Smart City Moskau: Architektur der Vernetzung

Smart City in Russland: Rubljowo-Archangelskoje im Westen Moskaus. Quelle: Flying Architecture/Zaha Hadid Architects

Smart Cities sind das Stichwort in der Stadtentwicklung der Zukunft. So werden Städte und Stadtteile genannt, die effizienter, technisch fortschrittlicher, grüner und sozial inklusiver sind – und zwar durch Vernetzung. Nun will Russland in Moskau eine neue Smart City bauen.
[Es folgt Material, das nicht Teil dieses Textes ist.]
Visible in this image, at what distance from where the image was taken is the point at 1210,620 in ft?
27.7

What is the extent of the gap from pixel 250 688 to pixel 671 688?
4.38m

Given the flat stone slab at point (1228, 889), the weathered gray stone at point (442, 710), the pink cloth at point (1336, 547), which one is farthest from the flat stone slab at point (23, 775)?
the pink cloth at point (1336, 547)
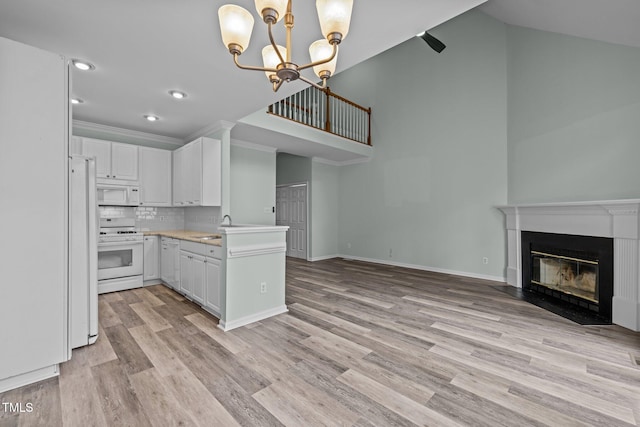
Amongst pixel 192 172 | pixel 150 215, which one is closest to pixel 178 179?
pixel 192 172

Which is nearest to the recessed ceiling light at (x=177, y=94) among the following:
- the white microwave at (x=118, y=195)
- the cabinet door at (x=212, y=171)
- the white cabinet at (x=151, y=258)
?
the cabinet door at (x=212, y=171)

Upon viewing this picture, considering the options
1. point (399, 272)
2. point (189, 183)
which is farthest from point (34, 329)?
point (399, 272)

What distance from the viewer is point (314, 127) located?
17.9 ft

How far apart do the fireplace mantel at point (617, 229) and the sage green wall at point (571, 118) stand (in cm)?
34

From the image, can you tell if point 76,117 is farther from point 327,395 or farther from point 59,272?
point 327,395

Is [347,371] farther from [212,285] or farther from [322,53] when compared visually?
[322,53]

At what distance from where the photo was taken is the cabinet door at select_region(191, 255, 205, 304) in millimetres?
3420

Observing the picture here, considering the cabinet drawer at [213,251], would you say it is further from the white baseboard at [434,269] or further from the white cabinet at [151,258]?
the white baseboard at [434,269]

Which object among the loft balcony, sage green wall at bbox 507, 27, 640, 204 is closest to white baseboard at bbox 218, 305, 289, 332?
the loft balcony

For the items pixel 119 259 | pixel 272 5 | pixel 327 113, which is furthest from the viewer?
pixel 327 113

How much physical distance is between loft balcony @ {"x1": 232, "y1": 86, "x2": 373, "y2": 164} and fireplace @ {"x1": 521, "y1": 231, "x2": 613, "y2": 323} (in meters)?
3.80

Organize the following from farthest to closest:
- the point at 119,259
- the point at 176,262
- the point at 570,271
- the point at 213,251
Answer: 1. the point at 119,259
2. the point at 176,262
3. the point at 570,271
4. the point at 213,251

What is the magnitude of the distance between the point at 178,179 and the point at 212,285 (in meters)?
2.45

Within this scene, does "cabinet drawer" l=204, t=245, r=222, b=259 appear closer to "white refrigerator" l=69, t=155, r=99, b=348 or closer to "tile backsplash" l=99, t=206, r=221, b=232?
"white refrigerator" l=69, t=155, r=99, b=348
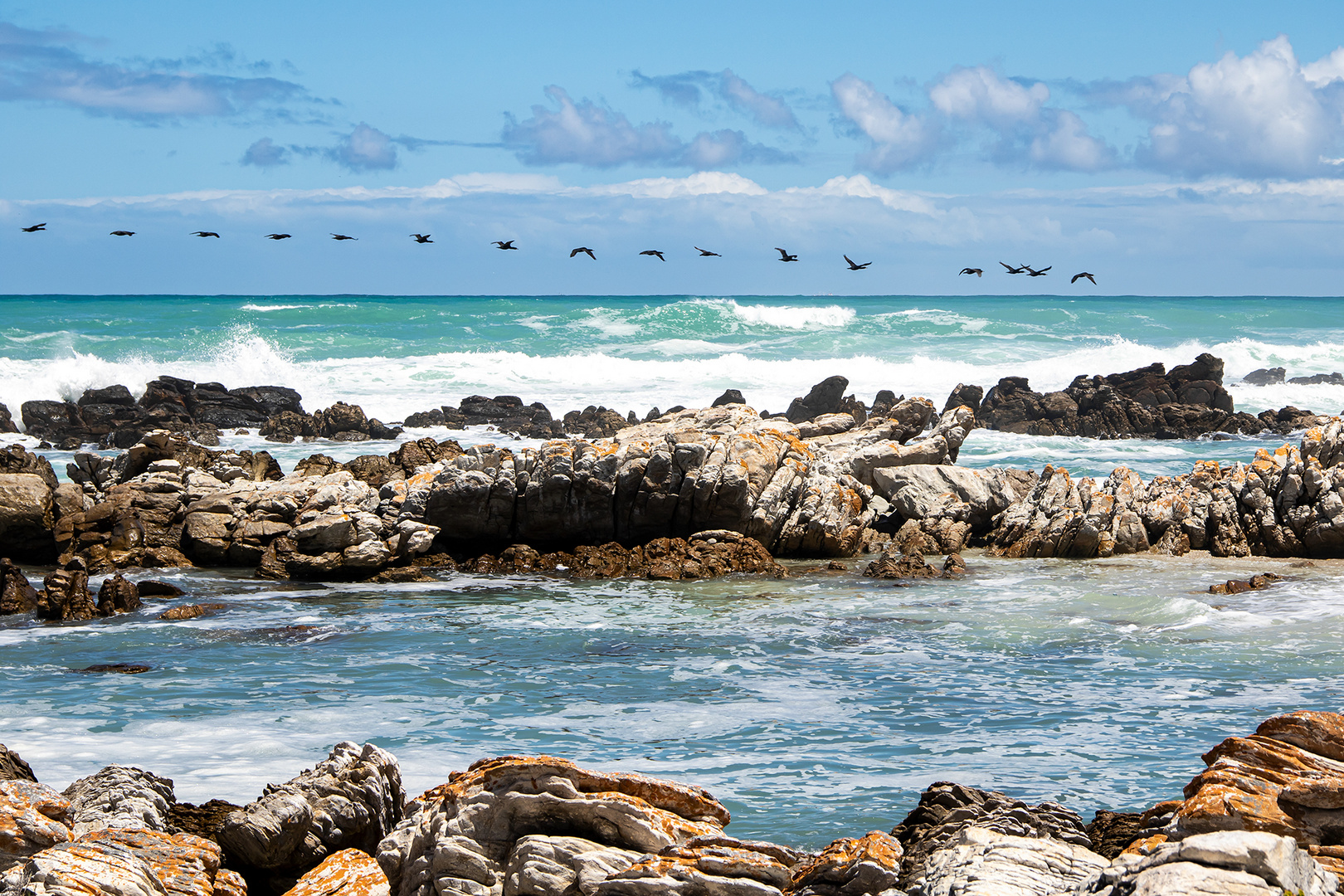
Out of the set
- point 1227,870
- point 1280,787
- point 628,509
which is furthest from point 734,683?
point 1227,870

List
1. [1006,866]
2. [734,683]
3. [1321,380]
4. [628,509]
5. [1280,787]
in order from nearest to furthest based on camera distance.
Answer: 1. [1006,866]
2. [1280,787]
3. [734,683]
4. [628,509]
5. [1321,380]

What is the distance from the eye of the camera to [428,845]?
595 cm

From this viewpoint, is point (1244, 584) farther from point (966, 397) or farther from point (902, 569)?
point (966, 397)

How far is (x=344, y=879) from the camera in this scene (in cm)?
603

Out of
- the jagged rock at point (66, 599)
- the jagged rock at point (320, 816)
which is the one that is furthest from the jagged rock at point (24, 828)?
the jagged rock at point (66, 599)

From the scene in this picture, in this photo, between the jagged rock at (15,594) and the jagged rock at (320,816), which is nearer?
the jagged rock at (320,816)

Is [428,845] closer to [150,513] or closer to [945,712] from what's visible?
[945,712]

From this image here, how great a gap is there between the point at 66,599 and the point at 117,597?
1.89 ft

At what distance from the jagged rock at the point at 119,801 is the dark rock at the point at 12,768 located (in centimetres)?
51

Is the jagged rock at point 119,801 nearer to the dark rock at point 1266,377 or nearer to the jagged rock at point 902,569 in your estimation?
the jagged rock at point 902,569

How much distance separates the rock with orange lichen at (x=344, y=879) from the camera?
5926 mm

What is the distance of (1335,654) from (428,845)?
10.3 m

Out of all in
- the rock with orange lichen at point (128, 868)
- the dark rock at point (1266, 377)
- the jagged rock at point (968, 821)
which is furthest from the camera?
the dark rock at point (1266, 377)

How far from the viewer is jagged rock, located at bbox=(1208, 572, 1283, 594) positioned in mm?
15305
Natürlich gibt es schon viele Smart Cities in aller Welt. Graz zum Beispiel. Und auch Berlin verfolgt ein Smart City-Konzept. Sogar Wendlingen bei Stuttgart bezeichnet sich mittlerweile als Smart City. In Russland zählen Moskau und Sankt Petersburg dazu.

Städte der Zukunft

Das Konzept einer Smart City entwickelt sich laufend weiter. Das macht es Unternehmen wie Schindler möglich, sich erfolgreich und mit innovativen Produkten auf diesen Märkten der Zukunft zu positionieren. Die russische neue Smart City Rubljowo-Archangelskoje liegt im Westen Moskaus. Die Konzeption übernimmt das Büro von Zaha Hadid Architects in Zusammenarbeit mit dem russischen Architekturbüro TPO Pride Architects.

Nachtansicht: 460 Hektar Land werden in Rubljowo-Archangelskoje neu erschlossen. Quelle: Flying Architecture/Zaha Hadid Architects

Nachtansicht: 460 Hektar Land werden in Rubljowo-Archangelskoje neu erschlossen. Quelle: Flying Architecture/Zaha Hadid Architects

Schlaufen der Interaktion

Smart City steht für Vernetzung und Kommunikation. Zaha Hadid Architects plant dafür schlaufenförmige Gebäude, aus denen sich ein futuristisch anmutender Doppelturm erhebt. Brücken und Passagen sollen die Interaktion der Bewohner untereinander fördern. „Wir haben ein Menschen orientiertes Design für eine intelligente, vernetzte Stadt entwickelt, das die Bewohner nicht nur durch innovative Technologien, sondern auch durch die Organisation des öffentlichen Raums zusammenbringt“, sagt Projekteiter Christos Passas.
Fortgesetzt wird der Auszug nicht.